:: EXCERPT TO READ ::
Sunday, December 22, 2024

Steam cars Cowan's Kent Iron Works and steam car manufacture by torpedo builder Yarrow (when young)

 

The three weeks I’ve been writing about powered road transport in Greenwich and the surrounding area.   One of the last steam cars to run experimentally on Kent roads was that built by the man who later became shipbuilder, Sir Alfred Yarrow.   He was born in Islington and trained in London as an engineer, later he came to live in Greenwich.  Later as it will be seen future articles powered road transport was taken on the rather larger firms, although many individual experimenters remained.

 At the age of fifteen Yarrow was apprenticed to the firm of Ravenhill & Salkeld who made marine steam engines for naval vessels.  As a boy, along with a friend, he had invented the first private electric telegraph, which ran between the two homes. When he was eighteen, he founded a society with friends which included James Hilditch. This was called thr Civil and Engineering Society and they held discussions on papers about engineering. . In May, 1861, he read a paper, entitled “Steam on Common Roads," before the Society of Engineers at Exeter Hall.

 Alfred Yarrow and James Hilditch seem to have had little time outside their engineering hobbies for the usual things young men get up to – although there were, and are, many now whose main interest is cars.  However Yarrow and Hilditch looked at vehicles beyond fast cars and while still in their teens they patented a steam plough – this was later manufactured by Coleman’s, agricultural engineers, of Chelmsford.  They also He became one of a group of young men interested in building a car. With Hilditch, Yarrow designed and patented a steam carriage for use on the road. The invention was taken up by a Mr T W Cowan, of Greenwich

 I have written in Weekender before about Kent Wharf and I hope people don’t mind if I briefly recap. In Creek Road at the end of Norway Street is a wide strip of pavement with a flower bed on it.  This tiny area was once Kent Wharf which, as might be expected in the 19th century, was used for coal transhipment until the late 1850s when it had become the Kent Iron Works and in occupation by Todd & Co.

 In 1860 the site was sold by auction.   The Kent Iron Works ... fit for many other purposes” together with a list of machinery on the site was to be disposed of.

Todd’s successor at the Kent Iron Works was Thomas Cowan, who had been born in Russia, where his father worked, but by 1861 was living in Deptford with his mother and sister, aged about 20 and described as a ‘Civil Engineer’.
:::
### SET EXERCISE 1
In the steam car article, which firm manufactured the steam plough that Yarrow and Hilditch patented?
### SET EXERCISE 2
Pick up the steam car article after its last sentence and write the next paragraph.
:: RECORD EXCERPTS ::
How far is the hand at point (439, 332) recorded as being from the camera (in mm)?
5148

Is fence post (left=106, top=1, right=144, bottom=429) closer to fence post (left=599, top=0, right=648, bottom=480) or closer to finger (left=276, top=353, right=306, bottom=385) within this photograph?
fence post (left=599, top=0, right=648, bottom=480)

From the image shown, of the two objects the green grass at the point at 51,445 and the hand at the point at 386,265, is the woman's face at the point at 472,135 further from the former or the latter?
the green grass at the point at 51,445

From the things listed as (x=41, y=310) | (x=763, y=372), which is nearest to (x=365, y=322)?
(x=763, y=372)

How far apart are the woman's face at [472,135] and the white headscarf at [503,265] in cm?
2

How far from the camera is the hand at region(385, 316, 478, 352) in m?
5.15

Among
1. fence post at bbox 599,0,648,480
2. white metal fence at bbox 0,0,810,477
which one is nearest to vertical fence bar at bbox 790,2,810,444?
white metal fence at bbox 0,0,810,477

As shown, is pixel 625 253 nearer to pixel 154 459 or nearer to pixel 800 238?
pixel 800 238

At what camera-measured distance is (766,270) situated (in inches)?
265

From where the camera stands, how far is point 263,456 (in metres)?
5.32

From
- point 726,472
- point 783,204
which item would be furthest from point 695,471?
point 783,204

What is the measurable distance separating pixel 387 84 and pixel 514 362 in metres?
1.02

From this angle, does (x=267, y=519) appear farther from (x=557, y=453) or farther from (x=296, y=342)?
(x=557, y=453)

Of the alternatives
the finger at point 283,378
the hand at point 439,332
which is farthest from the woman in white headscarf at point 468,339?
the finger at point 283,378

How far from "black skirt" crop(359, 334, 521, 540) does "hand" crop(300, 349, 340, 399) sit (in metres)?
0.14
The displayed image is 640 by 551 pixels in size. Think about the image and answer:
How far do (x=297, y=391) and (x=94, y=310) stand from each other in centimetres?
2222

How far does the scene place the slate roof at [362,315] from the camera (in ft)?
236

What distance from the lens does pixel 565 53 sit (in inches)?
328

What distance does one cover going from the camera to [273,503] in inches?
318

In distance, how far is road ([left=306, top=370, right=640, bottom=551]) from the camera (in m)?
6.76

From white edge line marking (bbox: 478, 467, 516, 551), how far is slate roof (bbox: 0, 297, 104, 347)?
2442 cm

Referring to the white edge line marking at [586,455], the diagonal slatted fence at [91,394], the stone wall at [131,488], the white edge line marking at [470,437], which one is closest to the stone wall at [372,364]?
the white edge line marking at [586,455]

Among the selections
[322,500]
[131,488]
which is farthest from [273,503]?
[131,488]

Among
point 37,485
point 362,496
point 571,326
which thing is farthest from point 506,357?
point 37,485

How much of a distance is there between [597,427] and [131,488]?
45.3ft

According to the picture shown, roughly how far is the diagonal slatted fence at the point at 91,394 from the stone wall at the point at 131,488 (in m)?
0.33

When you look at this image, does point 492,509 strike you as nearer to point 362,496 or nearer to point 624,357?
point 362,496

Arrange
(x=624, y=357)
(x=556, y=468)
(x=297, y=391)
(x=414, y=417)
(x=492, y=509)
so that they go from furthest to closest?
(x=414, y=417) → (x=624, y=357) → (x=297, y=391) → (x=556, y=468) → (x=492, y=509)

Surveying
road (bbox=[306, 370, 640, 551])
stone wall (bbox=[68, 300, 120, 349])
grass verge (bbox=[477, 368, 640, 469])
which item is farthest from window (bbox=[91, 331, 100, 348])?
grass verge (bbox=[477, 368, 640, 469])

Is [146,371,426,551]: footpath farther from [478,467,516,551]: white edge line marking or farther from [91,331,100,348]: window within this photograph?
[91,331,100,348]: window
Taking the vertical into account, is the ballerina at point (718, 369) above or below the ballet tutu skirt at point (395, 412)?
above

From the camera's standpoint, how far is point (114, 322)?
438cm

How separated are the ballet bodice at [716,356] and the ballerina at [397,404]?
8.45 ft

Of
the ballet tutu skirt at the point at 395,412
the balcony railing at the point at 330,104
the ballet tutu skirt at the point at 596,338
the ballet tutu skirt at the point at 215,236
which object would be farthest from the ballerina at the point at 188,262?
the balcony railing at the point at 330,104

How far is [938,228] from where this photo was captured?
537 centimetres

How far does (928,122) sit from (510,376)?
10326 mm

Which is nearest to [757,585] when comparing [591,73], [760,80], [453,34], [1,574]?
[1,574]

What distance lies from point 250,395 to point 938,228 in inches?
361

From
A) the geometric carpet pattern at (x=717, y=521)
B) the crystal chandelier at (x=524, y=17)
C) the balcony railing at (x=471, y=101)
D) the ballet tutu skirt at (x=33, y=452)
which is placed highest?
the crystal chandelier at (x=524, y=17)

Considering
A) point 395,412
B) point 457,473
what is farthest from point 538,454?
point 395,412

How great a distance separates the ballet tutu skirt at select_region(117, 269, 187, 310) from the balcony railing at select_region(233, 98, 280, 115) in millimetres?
:::
### EXERCISE RESPONSE 1
Coleman's, agricultural engineers, of Chelmsford.

### EXERCISE RESPONSE 2
 Cowan seems to have been one of the group of young men interested in building a car. In 1861 Yarrow and Hilditch steam car was built and ran between Greenwich and Bromley - a distance of ten miles - once a week, late in the evening. It was shown at the International Exhibition of 1862, where it attracted a good deal of attention. It did not receive an award because the jury deputed to deal with engines considered it to be a Carriage, while the jury dealing with a carriages regarded it as an Engine!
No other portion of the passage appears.